▸ **Records for this exercise**
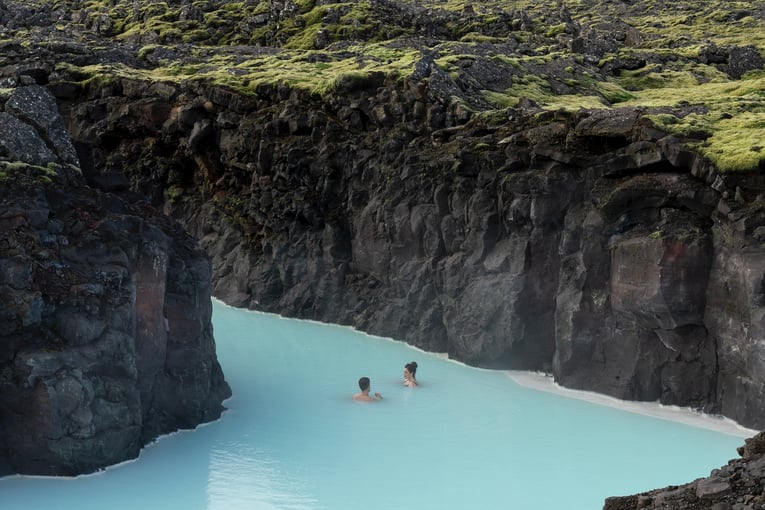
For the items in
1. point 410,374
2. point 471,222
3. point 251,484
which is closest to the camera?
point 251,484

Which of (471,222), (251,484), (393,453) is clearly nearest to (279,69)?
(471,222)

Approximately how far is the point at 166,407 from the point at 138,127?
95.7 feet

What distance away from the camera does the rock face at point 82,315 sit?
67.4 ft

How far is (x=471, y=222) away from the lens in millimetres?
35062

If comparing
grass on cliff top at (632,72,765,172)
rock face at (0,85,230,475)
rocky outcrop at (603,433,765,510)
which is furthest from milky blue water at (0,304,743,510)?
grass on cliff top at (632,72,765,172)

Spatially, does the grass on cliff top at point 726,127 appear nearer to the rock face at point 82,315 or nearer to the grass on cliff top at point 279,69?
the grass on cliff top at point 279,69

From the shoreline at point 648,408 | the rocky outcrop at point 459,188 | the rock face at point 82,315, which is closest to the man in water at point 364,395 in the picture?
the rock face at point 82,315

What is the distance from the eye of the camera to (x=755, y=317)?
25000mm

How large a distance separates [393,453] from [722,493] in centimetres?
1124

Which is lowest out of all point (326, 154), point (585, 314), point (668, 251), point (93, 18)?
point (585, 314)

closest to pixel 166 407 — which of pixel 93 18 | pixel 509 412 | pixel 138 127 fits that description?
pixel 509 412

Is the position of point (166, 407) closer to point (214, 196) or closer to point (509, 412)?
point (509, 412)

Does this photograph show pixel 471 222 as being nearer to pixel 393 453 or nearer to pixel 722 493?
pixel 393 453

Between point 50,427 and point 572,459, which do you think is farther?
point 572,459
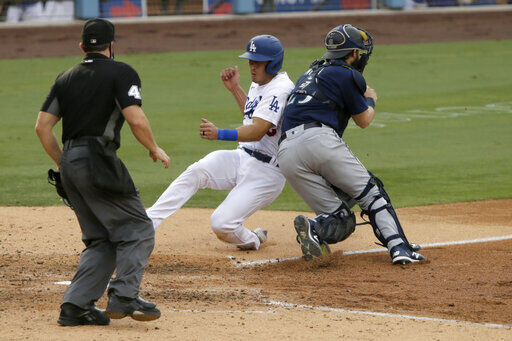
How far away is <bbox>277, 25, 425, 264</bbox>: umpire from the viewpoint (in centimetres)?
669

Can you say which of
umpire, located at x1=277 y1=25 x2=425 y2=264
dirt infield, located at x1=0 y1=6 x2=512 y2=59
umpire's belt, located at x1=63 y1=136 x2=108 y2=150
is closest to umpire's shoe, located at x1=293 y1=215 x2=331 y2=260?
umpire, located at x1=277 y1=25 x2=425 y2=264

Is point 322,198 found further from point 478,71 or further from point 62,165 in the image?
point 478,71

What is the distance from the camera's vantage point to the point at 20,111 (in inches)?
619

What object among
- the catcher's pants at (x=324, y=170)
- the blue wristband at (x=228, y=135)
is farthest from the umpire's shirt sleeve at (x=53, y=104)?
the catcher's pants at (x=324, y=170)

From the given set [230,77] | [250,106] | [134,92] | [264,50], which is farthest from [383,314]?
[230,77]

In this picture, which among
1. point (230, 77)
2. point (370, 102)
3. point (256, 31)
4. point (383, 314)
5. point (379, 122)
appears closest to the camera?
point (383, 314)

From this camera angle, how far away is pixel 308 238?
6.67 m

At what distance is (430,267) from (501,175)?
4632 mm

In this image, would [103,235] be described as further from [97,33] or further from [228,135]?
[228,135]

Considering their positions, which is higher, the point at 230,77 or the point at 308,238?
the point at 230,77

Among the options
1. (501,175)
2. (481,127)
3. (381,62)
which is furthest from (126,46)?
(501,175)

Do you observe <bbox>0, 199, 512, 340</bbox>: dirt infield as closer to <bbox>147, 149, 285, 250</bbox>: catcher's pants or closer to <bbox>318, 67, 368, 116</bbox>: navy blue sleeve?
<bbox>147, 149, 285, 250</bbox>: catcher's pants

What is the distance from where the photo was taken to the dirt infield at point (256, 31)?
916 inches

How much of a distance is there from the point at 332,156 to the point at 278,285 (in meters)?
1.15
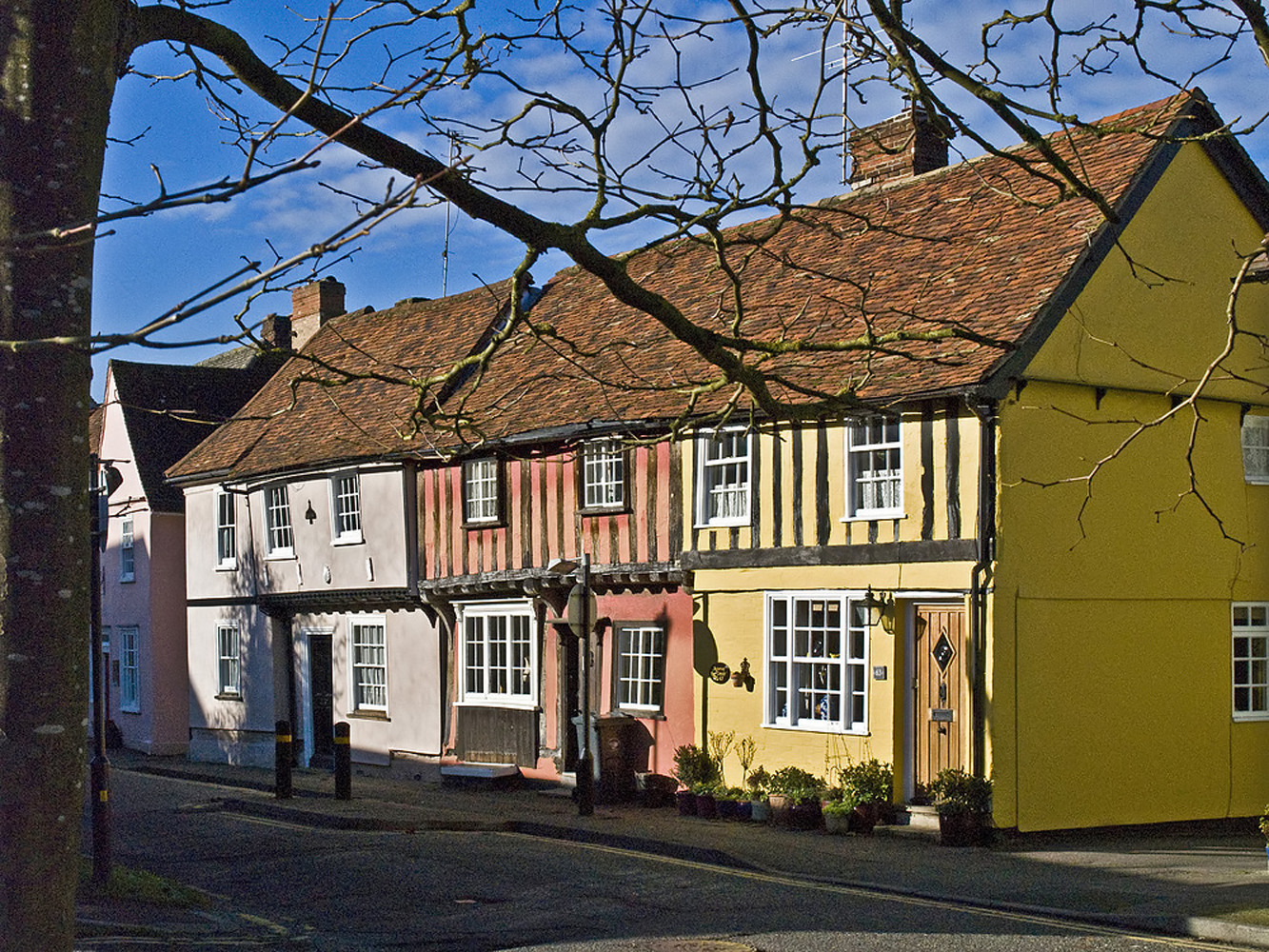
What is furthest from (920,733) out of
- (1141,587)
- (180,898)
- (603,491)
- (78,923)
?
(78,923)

▸ **What is being asked**
Tally the lines of the data above that contain the string "cliff", matching case exactly, and give only the number.

▸ **Output for this task**
4